### [SELECTED PASSAGE]
* * * * *
Estonia's pro-NATO Prime Minister Taavi Roivas on Wednesday completed formation of a ruling coalition after a March re-election overshadowed by tensions with neighboring Russia.
Roivas's center-right Reform party renewed its partnership with leftist Social Democrats and roped-in the conservative IRL party to command 59 seats in the 101-member parliament, the Baltic New Service (BNS) reported Wednesday.
The arrangement was widely forecast by analysts in Tallinn, who also insist it means Estonia's pro-Western orientation, its commitment to the EU, eurozone and NATO will remain intact and possibly become even more pronounced.
At 35, Roivas is the EU's youngest prime minister and will lead one of the bloc's most youthful cabinets with the oldest of his 14 ministers being 55 while eight are under 40.
Amid military exercises in the region by Soviet-era master Russia, he has vowed to make economic growth and national security priorities in the Baltic nation of 1.3 million.
"There's no more room for wavering. From now on difficult decisions have to be made," Roivas said Wednesday in Tallinn, quoted by BNS.
Social Democrat chief Sven Mikser, whose party holds 15 seats, will continue as defense minister and Reform politician Keit Pentus-Rosimannus will stay on as foreign minister.
Roivas is due to ask President Toomas Hendrik Ilves to give his formal seal of approval before parliament does the same on Thursday.
The opposition pro-Russian Center party has been plagued by the ill health of its leader Edgar Savisaar. The 64-year-old had part of his leg amputated last month after being hospitalized in critical condition with a severe infection.
* * * * *
### [EXTRACTED MATERIAL]
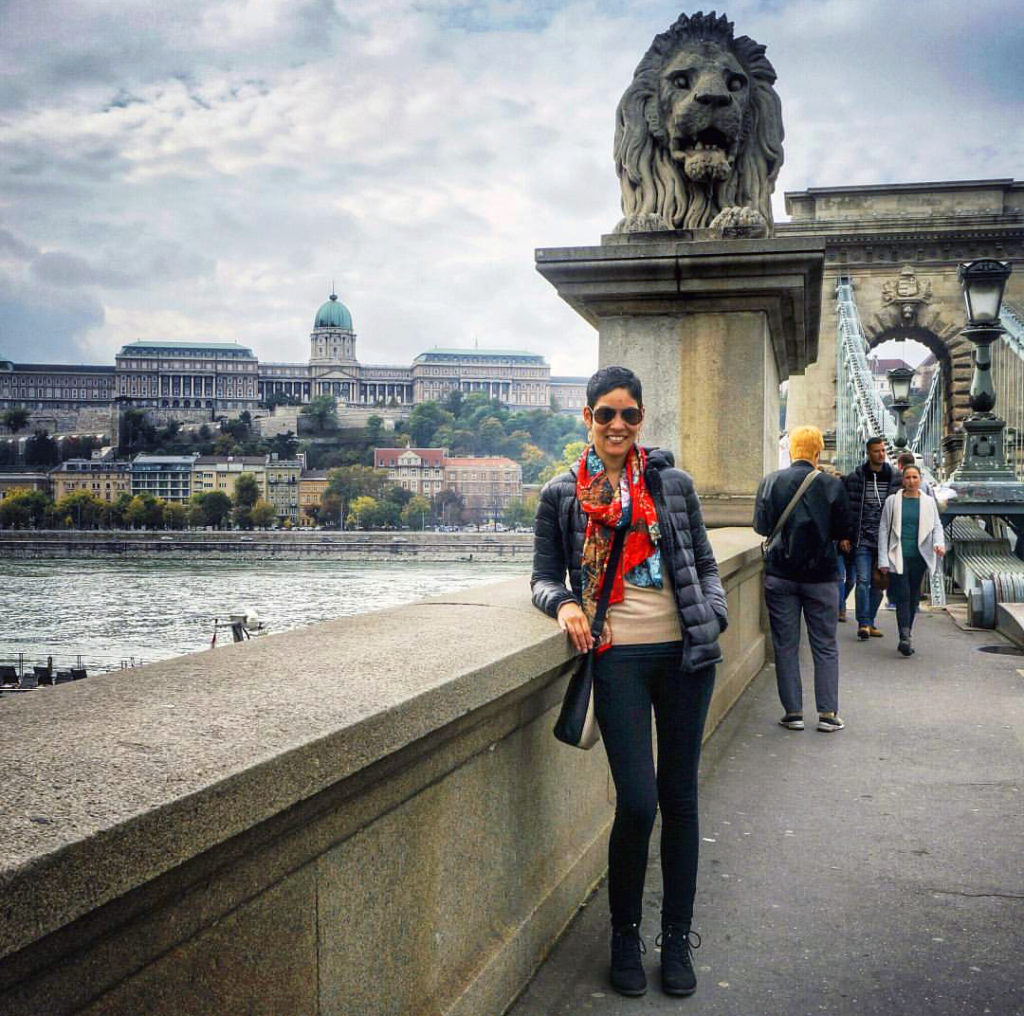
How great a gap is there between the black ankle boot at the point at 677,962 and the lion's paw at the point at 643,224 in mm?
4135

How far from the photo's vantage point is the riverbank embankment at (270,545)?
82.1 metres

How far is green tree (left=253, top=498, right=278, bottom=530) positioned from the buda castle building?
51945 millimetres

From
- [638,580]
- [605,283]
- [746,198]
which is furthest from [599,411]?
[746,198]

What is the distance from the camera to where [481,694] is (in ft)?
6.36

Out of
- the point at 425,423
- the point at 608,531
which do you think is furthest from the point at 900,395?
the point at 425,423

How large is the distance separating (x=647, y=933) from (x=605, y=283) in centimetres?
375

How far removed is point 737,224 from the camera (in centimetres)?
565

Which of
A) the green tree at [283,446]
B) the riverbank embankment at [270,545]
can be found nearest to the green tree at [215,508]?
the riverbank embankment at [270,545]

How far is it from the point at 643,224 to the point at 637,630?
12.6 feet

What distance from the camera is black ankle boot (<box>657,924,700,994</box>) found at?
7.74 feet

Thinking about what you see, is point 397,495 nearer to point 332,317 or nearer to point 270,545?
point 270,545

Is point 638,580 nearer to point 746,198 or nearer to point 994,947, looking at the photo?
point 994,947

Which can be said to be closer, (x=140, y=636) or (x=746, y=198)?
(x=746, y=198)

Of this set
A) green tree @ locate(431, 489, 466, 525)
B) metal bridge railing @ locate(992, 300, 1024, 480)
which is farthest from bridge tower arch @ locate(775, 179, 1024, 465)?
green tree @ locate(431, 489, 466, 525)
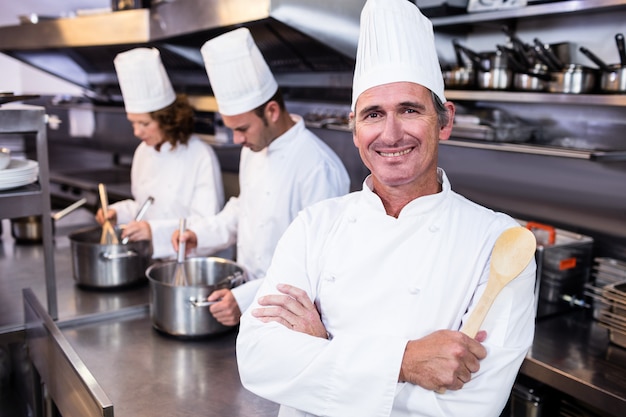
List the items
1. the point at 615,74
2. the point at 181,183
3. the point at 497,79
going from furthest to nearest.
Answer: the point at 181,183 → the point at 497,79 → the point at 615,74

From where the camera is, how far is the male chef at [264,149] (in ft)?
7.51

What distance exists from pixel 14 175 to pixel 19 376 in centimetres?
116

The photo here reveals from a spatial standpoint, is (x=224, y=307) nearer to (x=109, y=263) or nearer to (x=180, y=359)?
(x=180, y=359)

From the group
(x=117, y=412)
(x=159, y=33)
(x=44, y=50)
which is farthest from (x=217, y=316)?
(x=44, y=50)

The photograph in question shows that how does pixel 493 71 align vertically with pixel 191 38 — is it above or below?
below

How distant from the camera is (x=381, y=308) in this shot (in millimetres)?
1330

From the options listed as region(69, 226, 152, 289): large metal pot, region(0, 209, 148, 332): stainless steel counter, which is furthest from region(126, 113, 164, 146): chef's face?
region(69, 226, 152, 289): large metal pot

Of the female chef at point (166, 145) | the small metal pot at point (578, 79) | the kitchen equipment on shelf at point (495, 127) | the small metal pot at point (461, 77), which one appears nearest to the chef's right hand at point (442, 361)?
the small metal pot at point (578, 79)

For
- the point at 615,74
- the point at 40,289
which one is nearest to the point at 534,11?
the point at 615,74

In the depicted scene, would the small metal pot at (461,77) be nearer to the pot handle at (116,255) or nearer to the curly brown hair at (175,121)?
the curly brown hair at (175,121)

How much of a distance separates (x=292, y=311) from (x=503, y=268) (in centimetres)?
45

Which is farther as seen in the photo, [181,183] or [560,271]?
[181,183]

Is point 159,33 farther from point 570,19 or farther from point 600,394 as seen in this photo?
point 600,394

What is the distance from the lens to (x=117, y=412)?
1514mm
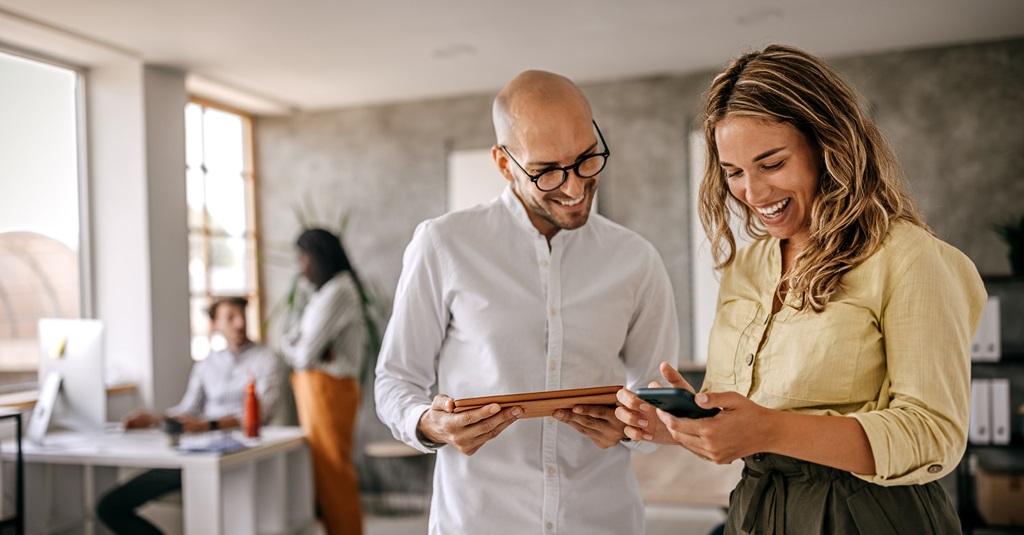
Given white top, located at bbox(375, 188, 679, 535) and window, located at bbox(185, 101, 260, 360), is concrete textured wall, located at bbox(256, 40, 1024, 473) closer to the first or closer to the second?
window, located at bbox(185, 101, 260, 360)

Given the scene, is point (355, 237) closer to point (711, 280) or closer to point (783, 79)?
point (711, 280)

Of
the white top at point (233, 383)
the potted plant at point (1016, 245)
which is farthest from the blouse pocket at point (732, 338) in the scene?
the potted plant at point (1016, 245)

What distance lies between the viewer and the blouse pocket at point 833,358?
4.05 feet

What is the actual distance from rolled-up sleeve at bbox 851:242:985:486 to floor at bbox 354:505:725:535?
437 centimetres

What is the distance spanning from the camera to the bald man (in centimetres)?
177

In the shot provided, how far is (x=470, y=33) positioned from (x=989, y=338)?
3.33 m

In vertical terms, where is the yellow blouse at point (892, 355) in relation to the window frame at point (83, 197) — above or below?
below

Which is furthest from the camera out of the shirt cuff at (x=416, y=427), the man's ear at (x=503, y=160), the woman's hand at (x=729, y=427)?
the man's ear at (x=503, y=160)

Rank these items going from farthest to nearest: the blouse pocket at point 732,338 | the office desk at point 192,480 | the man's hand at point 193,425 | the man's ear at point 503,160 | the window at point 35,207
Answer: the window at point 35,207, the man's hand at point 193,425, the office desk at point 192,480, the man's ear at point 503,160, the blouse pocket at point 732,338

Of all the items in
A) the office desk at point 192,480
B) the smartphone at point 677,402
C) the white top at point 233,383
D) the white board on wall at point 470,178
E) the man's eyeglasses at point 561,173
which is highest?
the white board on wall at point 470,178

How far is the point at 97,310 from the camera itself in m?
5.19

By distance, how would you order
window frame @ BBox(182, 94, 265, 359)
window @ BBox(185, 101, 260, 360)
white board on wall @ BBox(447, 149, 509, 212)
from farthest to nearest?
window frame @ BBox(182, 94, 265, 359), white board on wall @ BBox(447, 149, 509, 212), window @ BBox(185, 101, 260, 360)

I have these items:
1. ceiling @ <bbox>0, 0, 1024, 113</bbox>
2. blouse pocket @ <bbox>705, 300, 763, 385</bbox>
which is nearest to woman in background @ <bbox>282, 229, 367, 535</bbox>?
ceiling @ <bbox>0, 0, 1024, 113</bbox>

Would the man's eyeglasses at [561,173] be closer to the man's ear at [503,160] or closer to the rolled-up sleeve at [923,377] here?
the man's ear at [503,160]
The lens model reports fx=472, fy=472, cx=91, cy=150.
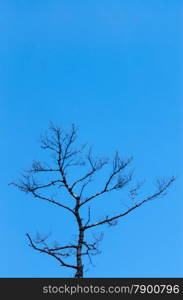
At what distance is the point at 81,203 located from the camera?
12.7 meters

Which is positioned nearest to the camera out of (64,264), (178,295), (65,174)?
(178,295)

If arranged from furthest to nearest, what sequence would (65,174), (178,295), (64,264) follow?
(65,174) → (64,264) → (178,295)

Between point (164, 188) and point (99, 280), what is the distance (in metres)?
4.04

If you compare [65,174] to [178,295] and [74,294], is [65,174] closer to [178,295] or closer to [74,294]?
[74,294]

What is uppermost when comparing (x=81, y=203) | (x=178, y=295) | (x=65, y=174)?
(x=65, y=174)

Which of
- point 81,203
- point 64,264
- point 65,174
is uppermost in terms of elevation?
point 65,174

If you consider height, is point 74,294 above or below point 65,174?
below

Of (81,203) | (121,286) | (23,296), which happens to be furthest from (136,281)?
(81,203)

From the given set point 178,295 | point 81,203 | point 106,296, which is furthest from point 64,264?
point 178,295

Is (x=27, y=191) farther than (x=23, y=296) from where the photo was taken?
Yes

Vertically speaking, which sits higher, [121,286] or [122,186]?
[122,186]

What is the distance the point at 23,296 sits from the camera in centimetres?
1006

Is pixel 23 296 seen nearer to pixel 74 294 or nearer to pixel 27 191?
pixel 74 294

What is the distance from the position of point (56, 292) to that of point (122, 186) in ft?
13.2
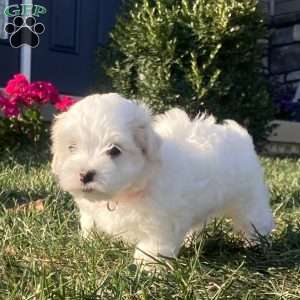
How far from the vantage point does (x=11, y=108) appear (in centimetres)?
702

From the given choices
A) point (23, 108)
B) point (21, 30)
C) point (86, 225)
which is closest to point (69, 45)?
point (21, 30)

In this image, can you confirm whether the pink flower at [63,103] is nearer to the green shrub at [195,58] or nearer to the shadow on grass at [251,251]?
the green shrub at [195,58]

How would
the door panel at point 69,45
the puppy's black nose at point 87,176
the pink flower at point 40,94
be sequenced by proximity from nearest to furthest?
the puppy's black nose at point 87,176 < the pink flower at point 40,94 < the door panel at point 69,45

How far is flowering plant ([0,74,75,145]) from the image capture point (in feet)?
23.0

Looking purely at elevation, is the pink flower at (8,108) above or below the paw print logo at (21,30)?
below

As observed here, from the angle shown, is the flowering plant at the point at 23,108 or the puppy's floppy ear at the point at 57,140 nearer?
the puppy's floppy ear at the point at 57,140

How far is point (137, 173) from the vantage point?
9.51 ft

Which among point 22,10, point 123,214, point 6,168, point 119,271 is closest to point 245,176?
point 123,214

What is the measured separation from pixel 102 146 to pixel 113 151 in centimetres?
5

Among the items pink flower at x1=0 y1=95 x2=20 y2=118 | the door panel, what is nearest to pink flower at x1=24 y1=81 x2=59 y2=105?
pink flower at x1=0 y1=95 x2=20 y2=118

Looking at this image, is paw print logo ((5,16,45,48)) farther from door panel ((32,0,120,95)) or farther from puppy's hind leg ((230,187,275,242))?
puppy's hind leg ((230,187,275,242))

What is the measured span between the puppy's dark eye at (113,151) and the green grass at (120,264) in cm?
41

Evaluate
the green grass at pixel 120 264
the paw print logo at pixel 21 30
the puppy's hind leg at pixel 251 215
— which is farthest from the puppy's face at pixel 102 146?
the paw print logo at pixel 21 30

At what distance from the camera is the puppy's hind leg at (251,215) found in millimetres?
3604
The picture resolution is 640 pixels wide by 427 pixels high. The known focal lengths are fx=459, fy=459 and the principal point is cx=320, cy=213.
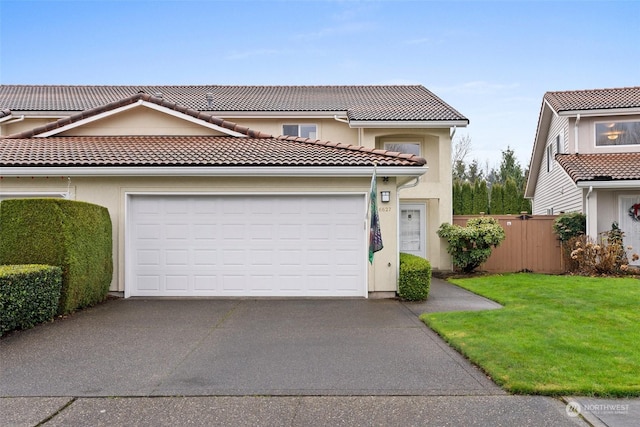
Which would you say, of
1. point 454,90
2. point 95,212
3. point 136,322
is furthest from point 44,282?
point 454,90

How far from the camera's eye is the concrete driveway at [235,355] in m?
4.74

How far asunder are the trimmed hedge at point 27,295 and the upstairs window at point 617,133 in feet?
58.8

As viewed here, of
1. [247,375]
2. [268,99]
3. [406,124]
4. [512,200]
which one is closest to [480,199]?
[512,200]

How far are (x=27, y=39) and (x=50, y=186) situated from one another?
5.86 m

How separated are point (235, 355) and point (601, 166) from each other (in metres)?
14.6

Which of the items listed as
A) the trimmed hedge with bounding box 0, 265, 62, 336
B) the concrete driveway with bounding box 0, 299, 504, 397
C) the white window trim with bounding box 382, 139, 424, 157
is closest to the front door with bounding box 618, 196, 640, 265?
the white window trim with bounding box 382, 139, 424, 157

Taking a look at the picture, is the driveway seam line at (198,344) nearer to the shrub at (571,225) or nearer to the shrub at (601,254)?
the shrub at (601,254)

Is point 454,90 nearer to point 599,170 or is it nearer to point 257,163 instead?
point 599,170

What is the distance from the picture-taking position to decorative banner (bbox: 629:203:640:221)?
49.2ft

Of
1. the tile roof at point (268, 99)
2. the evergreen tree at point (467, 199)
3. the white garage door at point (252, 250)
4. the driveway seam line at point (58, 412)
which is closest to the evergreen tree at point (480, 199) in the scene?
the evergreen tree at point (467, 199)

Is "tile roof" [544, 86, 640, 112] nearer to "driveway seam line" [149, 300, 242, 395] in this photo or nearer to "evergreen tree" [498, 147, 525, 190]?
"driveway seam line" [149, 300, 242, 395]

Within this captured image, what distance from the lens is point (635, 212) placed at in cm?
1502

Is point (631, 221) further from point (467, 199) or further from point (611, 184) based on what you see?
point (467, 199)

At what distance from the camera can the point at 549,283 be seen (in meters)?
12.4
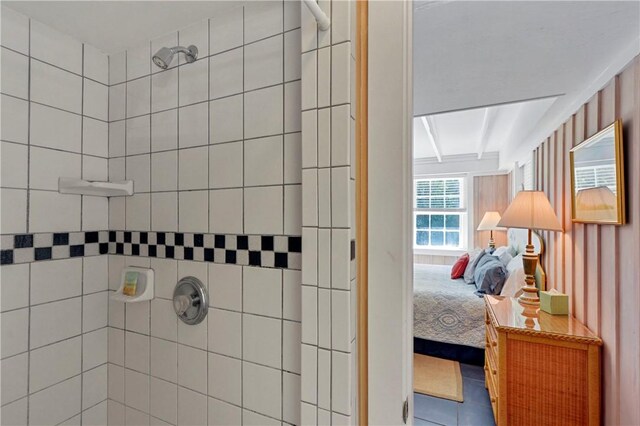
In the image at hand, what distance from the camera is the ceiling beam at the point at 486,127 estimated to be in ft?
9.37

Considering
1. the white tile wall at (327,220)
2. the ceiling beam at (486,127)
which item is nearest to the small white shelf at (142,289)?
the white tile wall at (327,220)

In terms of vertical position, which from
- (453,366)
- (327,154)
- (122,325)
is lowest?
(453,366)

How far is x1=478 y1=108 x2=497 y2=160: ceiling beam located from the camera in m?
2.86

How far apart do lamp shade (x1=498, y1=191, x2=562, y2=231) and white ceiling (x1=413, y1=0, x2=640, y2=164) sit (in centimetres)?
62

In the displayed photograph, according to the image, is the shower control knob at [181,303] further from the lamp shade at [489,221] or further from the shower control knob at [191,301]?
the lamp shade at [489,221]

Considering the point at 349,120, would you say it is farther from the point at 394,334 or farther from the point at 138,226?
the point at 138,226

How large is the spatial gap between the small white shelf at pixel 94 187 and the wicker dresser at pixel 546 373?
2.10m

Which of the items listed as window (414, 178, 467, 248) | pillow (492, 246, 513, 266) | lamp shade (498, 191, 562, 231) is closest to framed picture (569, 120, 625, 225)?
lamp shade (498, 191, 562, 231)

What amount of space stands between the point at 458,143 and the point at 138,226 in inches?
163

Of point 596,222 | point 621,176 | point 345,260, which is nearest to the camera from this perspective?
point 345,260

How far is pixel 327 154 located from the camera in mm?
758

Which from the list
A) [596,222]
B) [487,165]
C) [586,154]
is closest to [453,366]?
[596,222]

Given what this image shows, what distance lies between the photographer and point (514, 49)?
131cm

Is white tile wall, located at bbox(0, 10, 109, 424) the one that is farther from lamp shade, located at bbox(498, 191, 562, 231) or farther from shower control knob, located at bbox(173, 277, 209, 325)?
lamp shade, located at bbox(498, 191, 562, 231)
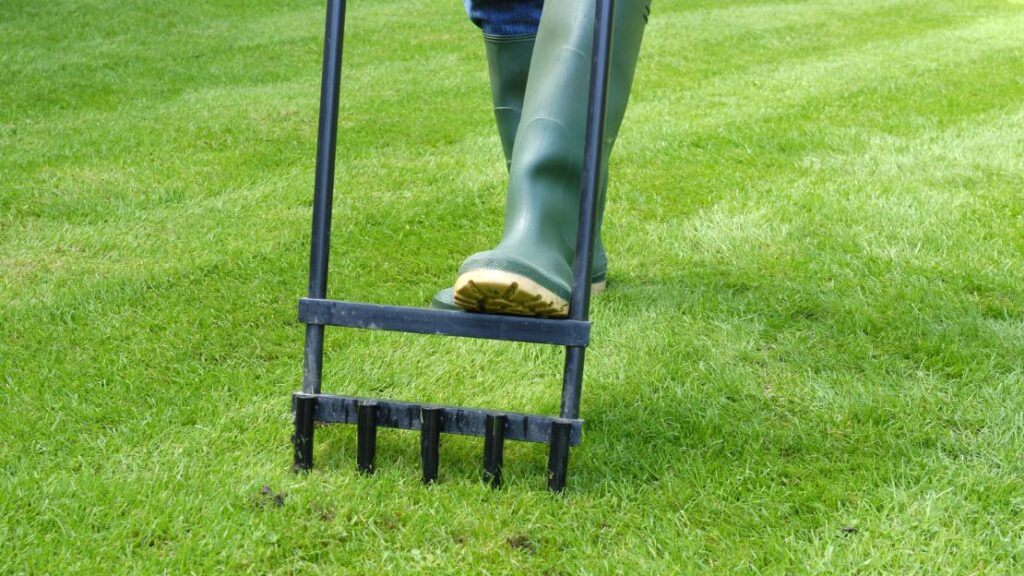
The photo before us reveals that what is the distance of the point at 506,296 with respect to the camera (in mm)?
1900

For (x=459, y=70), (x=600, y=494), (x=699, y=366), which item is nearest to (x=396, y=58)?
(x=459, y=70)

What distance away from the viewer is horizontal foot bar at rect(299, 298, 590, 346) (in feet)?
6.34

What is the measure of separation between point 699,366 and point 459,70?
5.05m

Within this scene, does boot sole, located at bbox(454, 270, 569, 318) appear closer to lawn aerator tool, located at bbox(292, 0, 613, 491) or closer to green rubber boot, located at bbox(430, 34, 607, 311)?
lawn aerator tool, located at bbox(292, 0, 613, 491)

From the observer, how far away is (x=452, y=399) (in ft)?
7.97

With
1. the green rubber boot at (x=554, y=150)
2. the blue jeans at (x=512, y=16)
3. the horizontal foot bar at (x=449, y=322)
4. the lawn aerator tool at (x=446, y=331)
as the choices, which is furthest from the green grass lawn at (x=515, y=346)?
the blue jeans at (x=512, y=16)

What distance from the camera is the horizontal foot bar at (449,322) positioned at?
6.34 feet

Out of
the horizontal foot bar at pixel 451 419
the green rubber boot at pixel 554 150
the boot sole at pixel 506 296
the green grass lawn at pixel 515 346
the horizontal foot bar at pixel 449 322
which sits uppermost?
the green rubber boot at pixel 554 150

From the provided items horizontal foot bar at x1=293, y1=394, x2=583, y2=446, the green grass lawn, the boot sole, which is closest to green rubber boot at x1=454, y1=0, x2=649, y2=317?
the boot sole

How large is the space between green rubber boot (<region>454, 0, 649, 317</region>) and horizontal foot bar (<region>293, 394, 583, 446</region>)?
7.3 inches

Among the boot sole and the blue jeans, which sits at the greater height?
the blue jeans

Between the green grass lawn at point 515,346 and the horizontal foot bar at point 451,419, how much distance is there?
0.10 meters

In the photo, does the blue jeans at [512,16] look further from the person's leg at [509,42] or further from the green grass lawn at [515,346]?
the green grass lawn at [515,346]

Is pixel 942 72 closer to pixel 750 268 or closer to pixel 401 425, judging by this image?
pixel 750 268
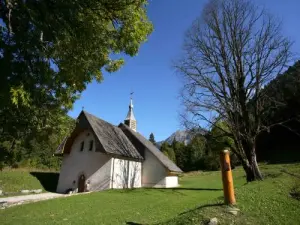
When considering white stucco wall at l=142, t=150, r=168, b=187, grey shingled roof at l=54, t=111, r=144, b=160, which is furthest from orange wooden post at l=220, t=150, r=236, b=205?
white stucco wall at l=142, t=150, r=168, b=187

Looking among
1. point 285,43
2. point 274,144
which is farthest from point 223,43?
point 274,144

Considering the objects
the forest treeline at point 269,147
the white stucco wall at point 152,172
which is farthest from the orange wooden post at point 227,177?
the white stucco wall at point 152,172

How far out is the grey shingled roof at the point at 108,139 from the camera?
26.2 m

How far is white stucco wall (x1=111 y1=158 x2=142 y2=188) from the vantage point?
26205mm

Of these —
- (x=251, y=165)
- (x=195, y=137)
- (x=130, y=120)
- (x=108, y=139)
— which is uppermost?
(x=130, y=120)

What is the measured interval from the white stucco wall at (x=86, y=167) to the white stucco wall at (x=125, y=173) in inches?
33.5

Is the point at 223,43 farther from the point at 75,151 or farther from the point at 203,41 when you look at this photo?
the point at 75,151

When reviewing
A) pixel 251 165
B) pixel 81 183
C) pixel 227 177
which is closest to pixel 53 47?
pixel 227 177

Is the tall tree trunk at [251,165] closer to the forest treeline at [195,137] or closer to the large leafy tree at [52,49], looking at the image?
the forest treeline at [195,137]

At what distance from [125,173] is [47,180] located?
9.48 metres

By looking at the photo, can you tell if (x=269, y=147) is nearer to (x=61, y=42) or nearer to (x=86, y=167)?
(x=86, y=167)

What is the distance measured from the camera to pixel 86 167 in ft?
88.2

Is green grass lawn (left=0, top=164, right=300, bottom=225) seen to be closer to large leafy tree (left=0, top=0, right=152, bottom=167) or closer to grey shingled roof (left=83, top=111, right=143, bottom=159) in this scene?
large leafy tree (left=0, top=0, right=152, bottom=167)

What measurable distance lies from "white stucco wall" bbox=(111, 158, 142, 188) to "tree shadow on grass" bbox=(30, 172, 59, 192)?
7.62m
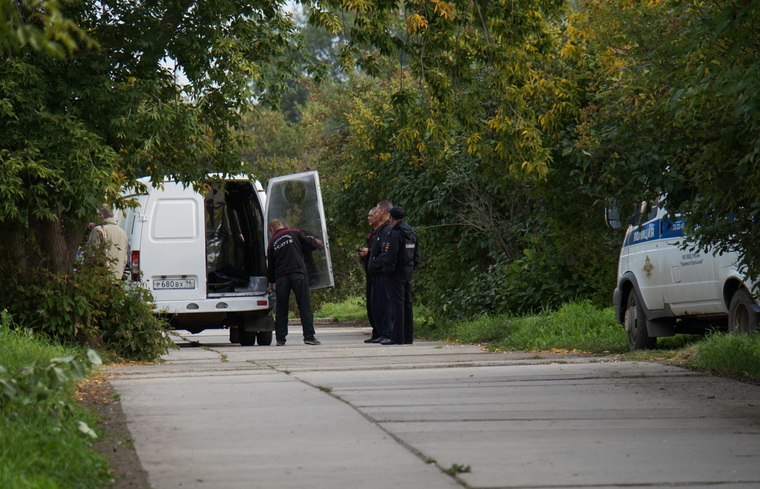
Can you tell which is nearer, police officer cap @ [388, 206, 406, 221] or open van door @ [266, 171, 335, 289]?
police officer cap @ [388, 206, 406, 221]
* * * * *
### [WORK INSTRUCTION A]
List every person named in the article above on Estonia's ruling coalition.
### [WORK INSTRUCTION B]
Continue the article on Estonia's ruling coalition from its last sentence.

### [TASK RESPONSE A]
Taavi Roivas, Sven Mikser, Keit Pentus-Rosimannus, Toomas Hendrik Ilves, Edgar Savisaar

### [TASK RESPONSE B]
Commanding 27 seats in parliament, his party is supported mainly by Estonia's ethnic Russian minority, accounting for one quarter of the country's population.
Tensions between NATO members and Russia have spiked to Cold War-era levels since Moscow's March 2014 annexation of Crimea from Ukraine and the ongoing conflict in eastern Ukraine between pro-Russia rebels and the government.
Russian military maneuvers on Estonia's border have further stoked deep concerns in Europe that the Kremlin could attempt to destabilize countries that were in its orbit during Soviet times.
NATO is countering those moves by boosting defenses on Europe's eastern flank with a spearhead force of 5,000 troops and command centers in six formerly communist members of the alliance, including one in Estonia.
Long a paragon of fiscal responsibility in the EU, which it joined in 2004, Estonia posted 1.8 percent economic growth in 2014, with 2.5 percent expansion expected this year. Joblessness hovered around seven percent last year.
Deep reforms and years of painful austerity paved the way to Estonia's 2011 eurozone entry.